## En qué consiste
Cita textualmente, por favor, todo el material desde la línea que contiene "How far from the lens is (189,80) found?" hasta el final, ambos extremos incluidos.

## Material de entrada
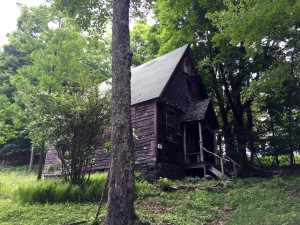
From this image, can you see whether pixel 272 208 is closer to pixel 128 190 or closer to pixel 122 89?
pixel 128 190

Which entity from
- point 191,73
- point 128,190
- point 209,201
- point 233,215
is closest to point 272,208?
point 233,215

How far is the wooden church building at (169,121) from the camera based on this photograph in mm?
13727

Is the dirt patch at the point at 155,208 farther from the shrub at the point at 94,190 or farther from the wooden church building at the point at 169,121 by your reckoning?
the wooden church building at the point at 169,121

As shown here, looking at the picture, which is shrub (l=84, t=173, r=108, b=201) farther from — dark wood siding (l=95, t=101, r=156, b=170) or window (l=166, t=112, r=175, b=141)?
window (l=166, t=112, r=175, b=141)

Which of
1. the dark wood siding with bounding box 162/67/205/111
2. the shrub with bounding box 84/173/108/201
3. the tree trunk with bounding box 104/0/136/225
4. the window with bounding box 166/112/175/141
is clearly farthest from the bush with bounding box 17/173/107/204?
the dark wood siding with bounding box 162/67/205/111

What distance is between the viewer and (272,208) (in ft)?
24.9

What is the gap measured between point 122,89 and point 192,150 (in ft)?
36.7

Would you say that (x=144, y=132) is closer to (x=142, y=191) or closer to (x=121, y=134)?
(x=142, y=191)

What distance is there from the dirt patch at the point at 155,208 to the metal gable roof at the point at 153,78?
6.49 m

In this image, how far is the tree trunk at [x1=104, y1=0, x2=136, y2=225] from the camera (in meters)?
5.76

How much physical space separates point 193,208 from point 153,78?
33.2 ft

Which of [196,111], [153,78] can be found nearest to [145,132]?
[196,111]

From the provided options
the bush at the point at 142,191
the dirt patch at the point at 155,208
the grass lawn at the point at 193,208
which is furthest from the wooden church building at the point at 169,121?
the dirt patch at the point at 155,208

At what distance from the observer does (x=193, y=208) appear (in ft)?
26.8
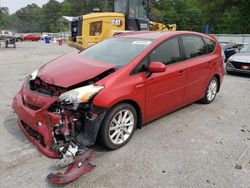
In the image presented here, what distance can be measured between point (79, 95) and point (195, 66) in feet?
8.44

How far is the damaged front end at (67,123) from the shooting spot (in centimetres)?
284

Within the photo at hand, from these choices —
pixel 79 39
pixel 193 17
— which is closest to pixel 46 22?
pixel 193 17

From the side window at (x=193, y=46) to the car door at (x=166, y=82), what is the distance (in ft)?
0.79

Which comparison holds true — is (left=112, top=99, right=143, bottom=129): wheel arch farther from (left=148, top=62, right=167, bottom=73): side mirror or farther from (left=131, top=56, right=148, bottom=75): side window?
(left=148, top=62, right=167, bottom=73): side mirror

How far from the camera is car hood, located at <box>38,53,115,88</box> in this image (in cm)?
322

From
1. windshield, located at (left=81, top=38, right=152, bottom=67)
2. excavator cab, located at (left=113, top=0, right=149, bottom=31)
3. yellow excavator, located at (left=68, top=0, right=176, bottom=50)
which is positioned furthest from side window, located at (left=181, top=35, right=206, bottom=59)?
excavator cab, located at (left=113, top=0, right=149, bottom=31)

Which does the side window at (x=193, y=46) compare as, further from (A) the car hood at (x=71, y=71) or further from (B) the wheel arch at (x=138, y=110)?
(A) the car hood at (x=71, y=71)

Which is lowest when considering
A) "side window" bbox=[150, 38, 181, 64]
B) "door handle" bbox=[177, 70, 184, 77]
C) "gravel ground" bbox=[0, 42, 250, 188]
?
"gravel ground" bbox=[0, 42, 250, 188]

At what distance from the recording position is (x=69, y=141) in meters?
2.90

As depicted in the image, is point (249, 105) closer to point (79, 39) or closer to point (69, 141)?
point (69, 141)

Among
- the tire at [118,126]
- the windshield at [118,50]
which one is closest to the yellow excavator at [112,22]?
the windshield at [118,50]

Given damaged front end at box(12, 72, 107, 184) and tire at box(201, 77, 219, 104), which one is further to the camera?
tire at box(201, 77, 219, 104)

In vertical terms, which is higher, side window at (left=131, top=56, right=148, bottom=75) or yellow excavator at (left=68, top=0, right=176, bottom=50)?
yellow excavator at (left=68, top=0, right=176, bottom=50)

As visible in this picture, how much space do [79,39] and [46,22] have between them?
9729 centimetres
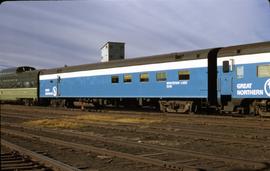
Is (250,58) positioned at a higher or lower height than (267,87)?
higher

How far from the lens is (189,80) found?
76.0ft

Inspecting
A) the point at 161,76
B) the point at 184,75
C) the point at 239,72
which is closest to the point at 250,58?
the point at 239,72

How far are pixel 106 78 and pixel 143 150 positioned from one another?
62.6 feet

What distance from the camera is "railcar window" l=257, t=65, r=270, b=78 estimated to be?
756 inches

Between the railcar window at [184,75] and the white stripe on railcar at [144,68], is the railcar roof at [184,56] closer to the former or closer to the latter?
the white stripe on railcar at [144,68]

## Resultado
How far from the lens is (189,80) found?
76.0ft

Inspecting
A) the point at 161,76
B) the point at 184,75
C) the point at 239,72
which is closest to the point at 250,58?
the point at 239,72

How far are pixel 106 78 and pixel 143 150 positioned from one another?
62.6 feet

What distance from the camera is "railcar window" l=257, t=65, r=270, b=78 estimated to be?
756 inches

Between the railcar window at [184,75] and the white stripe on railcar at [144,68], is the railcar roof at [184,56] closer to the former or closer to the latter?
the white stripe on railcar at [144,68]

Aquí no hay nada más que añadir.